The following statement of Fred Jelinek expresses the increasing dominance of Data-based-approaches:
Every time I fire a linguist, the performance of the speech recognizer goes up.
—Fred Jelinek[1]
Example
Consider the NLP task Spam Classification. In a Rule-based approach one would define rules like if text contains Viagra then class=spam, if sender address is part of a given black-list then class=spam, etc. In a Data-based-approach such rules are not required. Instead a large corpus of e-mails labeled with either spam or ham is required. A Machine Learning Algorithm, like e.g. a Naive Bayes Classifier, will learn a statistical model from the given training data. The learned model can then be applied for spam-classification.
From task specific data-based solutions to Large Language Models (LLMs):
In nearly all NLP applications data-based solutions have outperformed rule-based approaches. However, since 2017 and the rise of LLMs, we have another amazing technology shift in NLP: From task-specific Machine Learning solutions to Large Language Model (LLM), which have been trained on incredible amounts of texts on gigantic GPU-clusters. LLMs constitute a big step towards General AI in the sense that a single trained Neural Network Architecture can be applied for many different tasks, such as translation, summarization, classification, reasoning, question-answering, text-generation etc.

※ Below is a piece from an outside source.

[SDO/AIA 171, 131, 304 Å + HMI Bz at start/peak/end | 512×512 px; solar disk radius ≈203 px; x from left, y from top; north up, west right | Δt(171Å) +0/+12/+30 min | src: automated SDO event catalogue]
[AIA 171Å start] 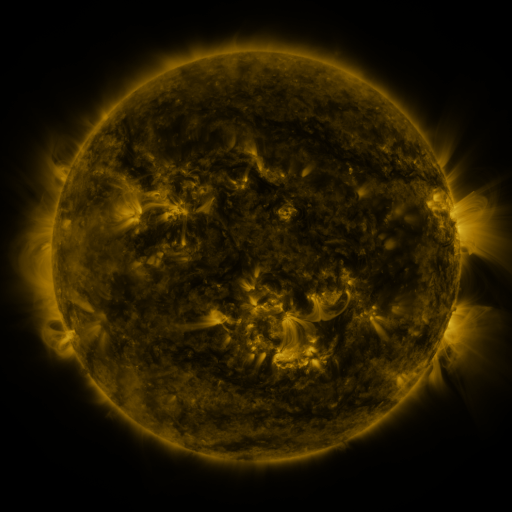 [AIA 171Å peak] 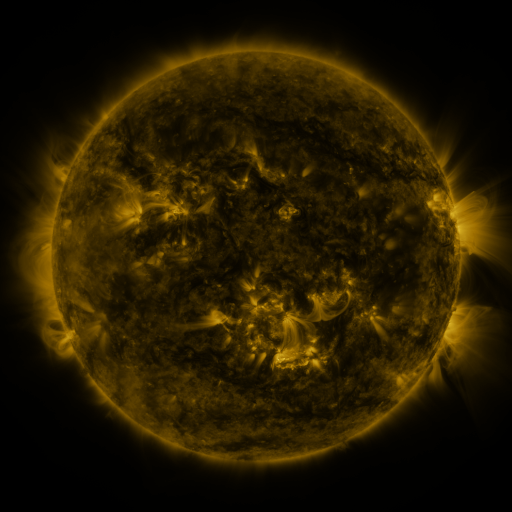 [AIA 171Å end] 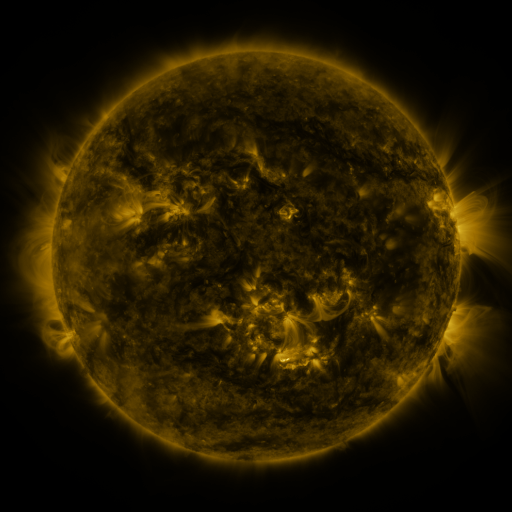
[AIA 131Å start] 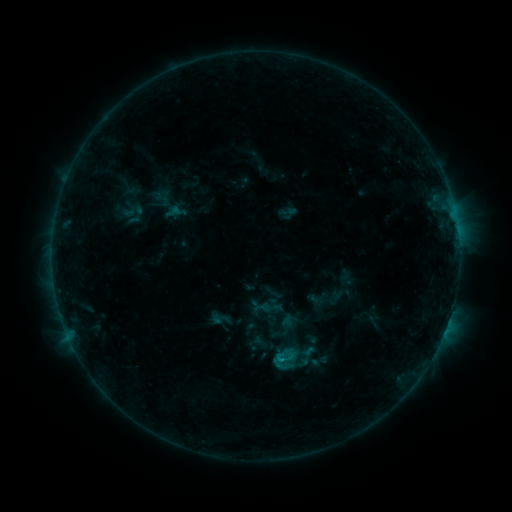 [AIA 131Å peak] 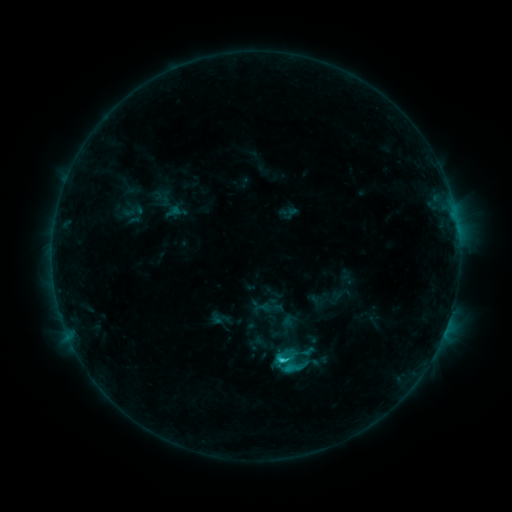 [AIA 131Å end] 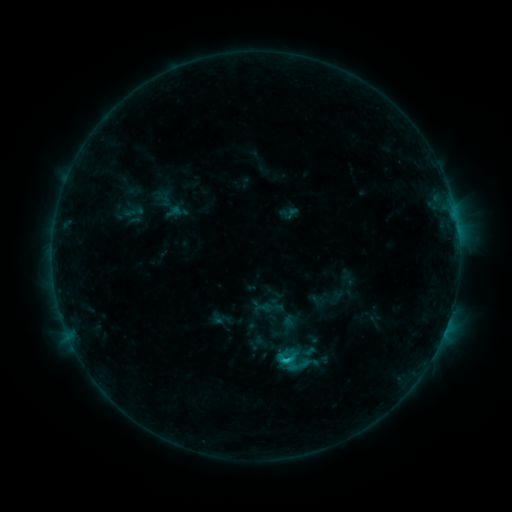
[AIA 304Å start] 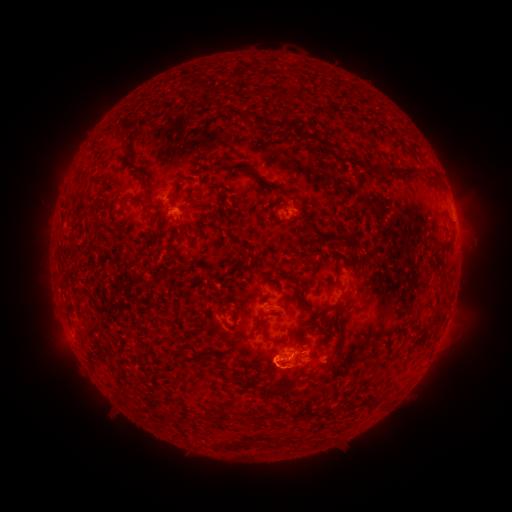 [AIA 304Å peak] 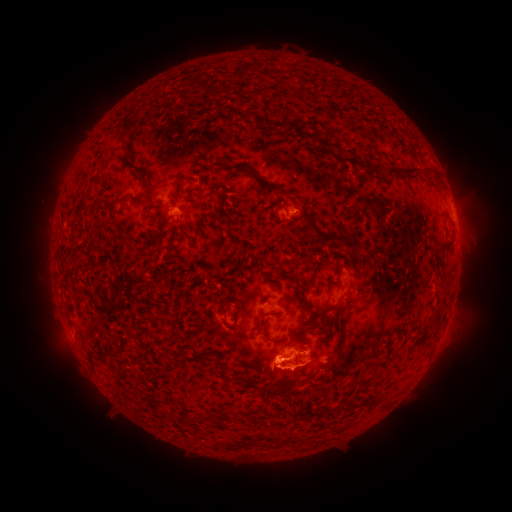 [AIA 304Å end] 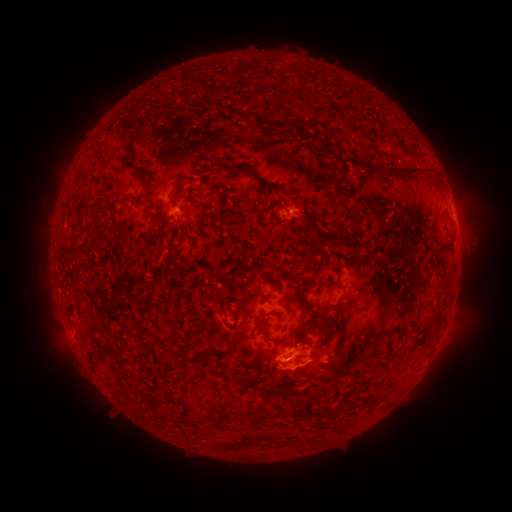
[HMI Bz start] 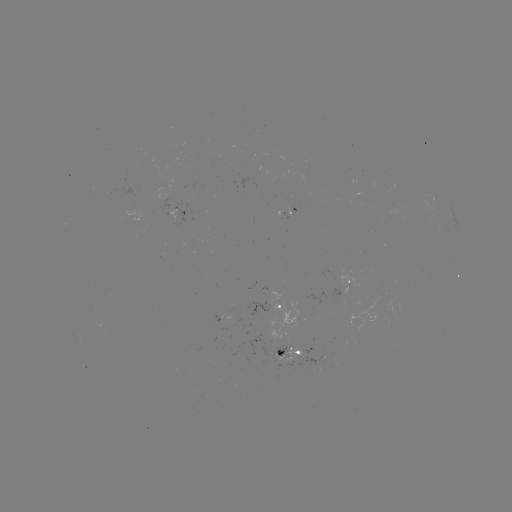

NLP Overview and Process Chain
The image below lists popular NLP use-cases in the leftmost column. For providing these applications different NLP specific tools, which are listed in the center column, are applied. These NLP tools implement more general algorithms, e.g. from Machine Learning (right column). Today, in particular a specific type of Deep Neural Network, the transformer, is applied in Large Language Models like GPT.

The image below depicts a typical NLP process chain, i.e. it shows how NLP tools are sequentially applied to realize NLP applications.

All of the above mentioned NLP applications, tools and algorithms are addressed in this lecture. However, at the heart of the lecture we have a strong emphasis on Large Language Models, their underlying Neural Network Architecture (Transformer), the required Preprocessing (Chunking, Tokenisation, Embedding, …) and their application in the context of Retrieval Augmented Generation (RAG).